JOB SEARCH TRAPS TO AVOID

Are you looking for a job in these tough economic times? Instead of feeling helpless, remember that in any economy, companies need good people. And by fine-tuning your job-search strategy, you may be able to land a position that seems out of reach. Consider these job-search traps and ways to avoid them (from Careerbuilder.com):

  • You put all your eggs in one basket. If you’re like most job seekers, you probably heavily rely on the Internet to help you in your job search. While the Web can come in handy – as a way to research potential employers, determine which companies are hiring and locate positions specific to your area, for example – it should be just one of the many tools you employ.
  • You don’t make finding a job a full-time job. Sending out a handful of resumes a week is a lot like tossing a single bottle into the ocean and hoping someone responds to the message you left inside. To find a job, you must cast a wide net. It’s a numbers game, and the more inquiries you make, resumes you submit and employment interviews you go on, the better your chances of success.

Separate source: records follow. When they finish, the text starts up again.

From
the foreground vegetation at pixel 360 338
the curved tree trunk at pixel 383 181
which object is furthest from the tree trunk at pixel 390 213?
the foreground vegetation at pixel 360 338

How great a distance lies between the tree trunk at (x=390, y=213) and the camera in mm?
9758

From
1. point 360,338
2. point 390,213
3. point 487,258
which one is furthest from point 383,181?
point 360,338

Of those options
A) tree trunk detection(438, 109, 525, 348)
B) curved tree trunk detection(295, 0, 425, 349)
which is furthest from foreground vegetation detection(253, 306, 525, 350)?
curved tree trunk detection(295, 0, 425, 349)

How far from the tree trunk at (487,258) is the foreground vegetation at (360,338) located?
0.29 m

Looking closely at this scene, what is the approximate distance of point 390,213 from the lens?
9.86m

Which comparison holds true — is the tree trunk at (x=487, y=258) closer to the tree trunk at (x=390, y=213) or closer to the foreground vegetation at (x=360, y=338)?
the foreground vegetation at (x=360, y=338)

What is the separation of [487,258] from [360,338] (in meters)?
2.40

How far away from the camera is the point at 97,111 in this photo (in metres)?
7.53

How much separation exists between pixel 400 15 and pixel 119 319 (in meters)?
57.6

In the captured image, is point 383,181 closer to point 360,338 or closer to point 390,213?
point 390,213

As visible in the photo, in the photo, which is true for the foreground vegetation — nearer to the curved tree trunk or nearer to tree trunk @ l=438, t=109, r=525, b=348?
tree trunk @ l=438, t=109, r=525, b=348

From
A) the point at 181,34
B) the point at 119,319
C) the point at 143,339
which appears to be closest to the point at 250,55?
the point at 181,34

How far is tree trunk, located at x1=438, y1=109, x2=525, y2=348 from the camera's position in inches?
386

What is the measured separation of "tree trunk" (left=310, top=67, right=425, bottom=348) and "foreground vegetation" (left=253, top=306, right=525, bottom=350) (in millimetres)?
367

  • You’re less than perfect. Believe it or not, even one typo or grammatical goof in any of your application materials could be keeping you from finding a new position. With dozens or even hundreds of candidates to evaluate, a hiring manager won’t think twice about passing on the applicant who has five years of “word professing” experience.
  • You don’t follow up. One easy way to stand out from the crowd of applicants: Follow up with the hiring manager after submitting your resume. According to a survey by our company, 86 percent of executives said job seekers should contact a hiring manager within two weeks of sending a resume and cover letter. Yet few candidates do.

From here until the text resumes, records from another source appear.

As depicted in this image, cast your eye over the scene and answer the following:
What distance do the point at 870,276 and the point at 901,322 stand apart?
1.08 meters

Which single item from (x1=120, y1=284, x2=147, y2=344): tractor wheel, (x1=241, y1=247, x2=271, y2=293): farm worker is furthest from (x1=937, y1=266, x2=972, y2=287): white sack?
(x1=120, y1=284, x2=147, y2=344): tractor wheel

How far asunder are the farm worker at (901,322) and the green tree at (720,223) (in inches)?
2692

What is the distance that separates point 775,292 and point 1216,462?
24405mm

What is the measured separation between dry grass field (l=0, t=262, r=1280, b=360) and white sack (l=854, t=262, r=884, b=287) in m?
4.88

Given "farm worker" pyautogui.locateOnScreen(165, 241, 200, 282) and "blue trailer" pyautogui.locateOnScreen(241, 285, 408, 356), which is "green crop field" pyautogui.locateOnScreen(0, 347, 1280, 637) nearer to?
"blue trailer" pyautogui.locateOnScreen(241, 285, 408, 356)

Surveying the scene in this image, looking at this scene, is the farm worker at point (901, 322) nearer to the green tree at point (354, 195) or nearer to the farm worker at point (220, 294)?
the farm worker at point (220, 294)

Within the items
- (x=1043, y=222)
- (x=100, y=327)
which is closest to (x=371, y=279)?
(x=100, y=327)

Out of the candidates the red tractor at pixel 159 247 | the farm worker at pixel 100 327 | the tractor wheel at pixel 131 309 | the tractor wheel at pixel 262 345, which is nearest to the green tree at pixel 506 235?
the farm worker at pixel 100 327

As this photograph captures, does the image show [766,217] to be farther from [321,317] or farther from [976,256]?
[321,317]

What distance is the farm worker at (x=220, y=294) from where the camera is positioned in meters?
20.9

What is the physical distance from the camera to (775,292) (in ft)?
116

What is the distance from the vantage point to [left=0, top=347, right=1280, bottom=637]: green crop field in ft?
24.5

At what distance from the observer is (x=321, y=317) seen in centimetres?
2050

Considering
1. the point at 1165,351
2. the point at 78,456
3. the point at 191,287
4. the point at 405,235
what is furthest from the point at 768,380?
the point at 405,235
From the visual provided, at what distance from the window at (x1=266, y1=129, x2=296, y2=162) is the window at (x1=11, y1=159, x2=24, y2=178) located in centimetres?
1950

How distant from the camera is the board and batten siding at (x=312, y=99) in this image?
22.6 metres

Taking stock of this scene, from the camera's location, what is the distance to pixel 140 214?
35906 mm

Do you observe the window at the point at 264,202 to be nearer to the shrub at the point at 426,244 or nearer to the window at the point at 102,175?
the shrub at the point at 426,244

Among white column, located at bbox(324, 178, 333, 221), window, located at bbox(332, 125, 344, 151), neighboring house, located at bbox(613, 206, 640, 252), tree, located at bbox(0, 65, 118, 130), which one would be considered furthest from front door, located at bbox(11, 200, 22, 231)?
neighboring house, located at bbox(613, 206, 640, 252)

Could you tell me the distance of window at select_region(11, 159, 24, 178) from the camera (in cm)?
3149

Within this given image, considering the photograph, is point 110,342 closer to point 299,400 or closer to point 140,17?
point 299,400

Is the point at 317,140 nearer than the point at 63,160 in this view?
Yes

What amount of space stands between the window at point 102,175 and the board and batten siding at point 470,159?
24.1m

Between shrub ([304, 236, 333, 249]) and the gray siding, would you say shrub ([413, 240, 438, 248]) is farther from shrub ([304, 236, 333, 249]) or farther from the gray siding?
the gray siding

  • You don’t network. The simple truth is that networking is the most effective way to find a new job. A referral from someone you know is likely to land you an interview with a prospective employer or, at the very least, move your resume to the top of the consideration pile.
  • You haven’t registered with a staffing firm. Registering with a staffing firm can dramatically increase the size of your network. The professionals who work for these companies have contacts throughout their industries and often know of job openings that are not being actively promoted.